# Can wood chips lose their aroma?



## 3montes (Oct 8, 2009)

I have been remodeling my garage. I found alot of things I thought I had lost and and of course bought again. Way back behind a shelf I found a open bag of mesquite chips. I stuck my nose in the bag and there was no aroma whatsoever. I was smoking a couple of butt roasts at the time so I threw a handfull in some foil and set it off to the side of the coals. A few minutes later I was getting a nice thin blue. But it didn't smell like anything.
	

	
	
		
		



		
			






 Normally I can smell whatever kinds of chips or chunks I am using. Can wood chips go stale


----------



## meat hunter (Oct 8, 2009)

They sure can. I too just found a opened bag of Mesquite I had when I used my big chief smoker. Nothing, no mesquite smell at all. The larger the piece of wood, the longer it holds is odor so to speak.

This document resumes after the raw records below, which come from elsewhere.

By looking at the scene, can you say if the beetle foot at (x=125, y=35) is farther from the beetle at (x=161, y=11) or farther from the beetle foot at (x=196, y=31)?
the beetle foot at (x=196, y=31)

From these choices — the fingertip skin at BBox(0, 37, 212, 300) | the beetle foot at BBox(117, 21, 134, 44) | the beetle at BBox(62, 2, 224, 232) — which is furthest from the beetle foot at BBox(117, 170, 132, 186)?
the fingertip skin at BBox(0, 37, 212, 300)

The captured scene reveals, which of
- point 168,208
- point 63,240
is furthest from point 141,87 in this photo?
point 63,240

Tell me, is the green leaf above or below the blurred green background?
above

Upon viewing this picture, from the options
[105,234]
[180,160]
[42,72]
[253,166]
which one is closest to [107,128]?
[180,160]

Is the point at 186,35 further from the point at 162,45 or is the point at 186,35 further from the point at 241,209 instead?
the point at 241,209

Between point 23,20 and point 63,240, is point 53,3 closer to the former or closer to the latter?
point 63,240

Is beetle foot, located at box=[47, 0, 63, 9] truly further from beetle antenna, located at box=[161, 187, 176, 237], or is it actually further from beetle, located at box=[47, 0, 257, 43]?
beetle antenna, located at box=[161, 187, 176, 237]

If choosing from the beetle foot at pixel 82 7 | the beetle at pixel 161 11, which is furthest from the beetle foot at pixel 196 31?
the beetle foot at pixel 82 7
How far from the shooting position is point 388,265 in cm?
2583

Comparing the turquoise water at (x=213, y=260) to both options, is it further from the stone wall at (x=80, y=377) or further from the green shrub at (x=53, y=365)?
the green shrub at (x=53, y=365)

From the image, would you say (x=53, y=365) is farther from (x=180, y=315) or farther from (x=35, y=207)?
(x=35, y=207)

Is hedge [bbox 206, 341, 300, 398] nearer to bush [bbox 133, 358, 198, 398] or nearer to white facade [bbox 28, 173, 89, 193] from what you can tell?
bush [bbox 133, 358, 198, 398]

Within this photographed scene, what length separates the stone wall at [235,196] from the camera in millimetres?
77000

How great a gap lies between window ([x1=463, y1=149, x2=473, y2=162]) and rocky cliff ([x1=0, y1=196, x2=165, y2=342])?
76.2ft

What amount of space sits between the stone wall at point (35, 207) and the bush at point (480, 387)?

If I have to buy wood for flavor, I now get the large chunks, about fist size. But even those will loose their aroma after a while but not as fast as chips.


----------



## richoso1 (Oct 8, 2009)

been there and done that. Now I only use chunks.


----------



## 3montes (Oct 8, 2009)

One can never stop learning here. Wish I would have known this before. I just bought a bag of apple chips the other day. So now once I open the bag they are going in a airtight container.


----------



## mballi3011 (Oct 8, 2009)

You sure can use them but they may lose alittle of the smell but the inside of the wood on the inside shoud be good. It should still smoke and give you flavor.


----------